孤島の天才能楽師にして稀代の女たらしには佐田啓二。
芸道を極める為に、天才の芸を盗もうとするも。逆に骨抜きにされてしまうのが、美人舞踏家元の岡田茉莉子。
彼女のお弟子さんには岩下志麻。
岡田茉莉子を支援するのが宮口精ニ。この男が岡田茉莉子の結婚相手に推薦するのが仲谷昇。
しかし、岡田茉莉子は佐田啓二に狂ってしまっているので。それを知った仲谷昇は、お弟子の岩下志麻と仲良くなる。

作品中に登場する能の舞が《葵上》
不勉強の為に、女の恋の情念を表している…であろうこの舞を知った上で鑑賞出来たのならば、より面白く観れたのでしょうが…。
それでも、ドンドンと佐田啓二に入れ込んでしまい。恋に狂い始める岡田茉莉子がとても良い。
佐田啓二の女たらしっぷりも堂にいっており。女に対するその冷たさで、恋の主導権をサクッと握ってしまう辺り。まだまだ息子の中井貴一には、これ程の艶っぽさが出せてないのは残念。

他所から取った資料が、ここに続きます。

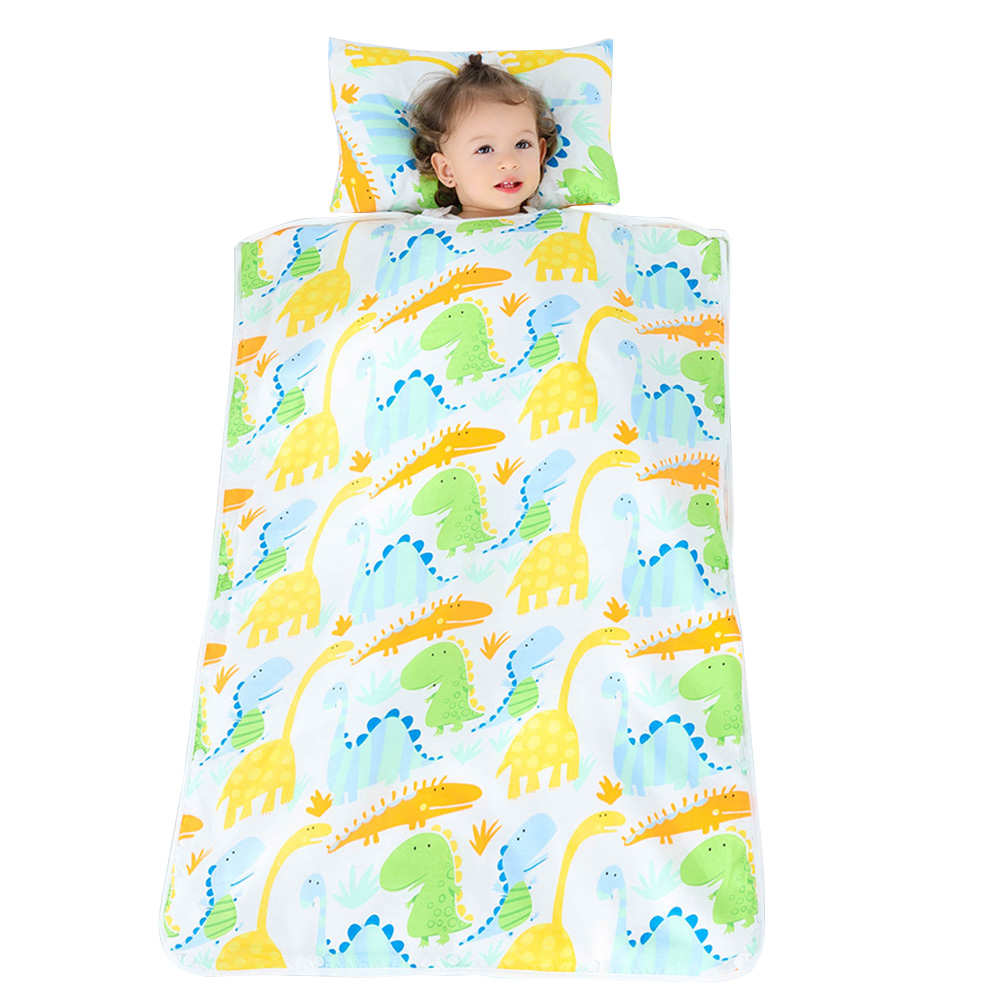 kids nap mat with removable pillow toddler nap pad for preschool daycare kindergarten children sleeping bag kid nap mat toddler nap pad for preschool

後半になると、宮口精ニが支援者らしく2人を見守る渋い演技を披露。以前から口では佐田啓二を罵りながらも、その実力を認めていただけに。2人にとっての良き理解者となる。

恋に狂う美人舞踏家とツンデレ(死語💧)天才能楽師の話は。最後の舞台に際し一気に、それまで作品の中ではっきりと描かれなかった仲谷昇と岩下志麻の不倫関係。佐田啓二と元関係があった五条家との関わり。金沢へ引っ込んだ際の愛人らしき女等。多くの不安要素を、ご都合主義宜しく。あっとゆう間に強引に、且つ単純に終わらせしまうとは。大庭秀雄監督の職人技が冴えに冴えていた。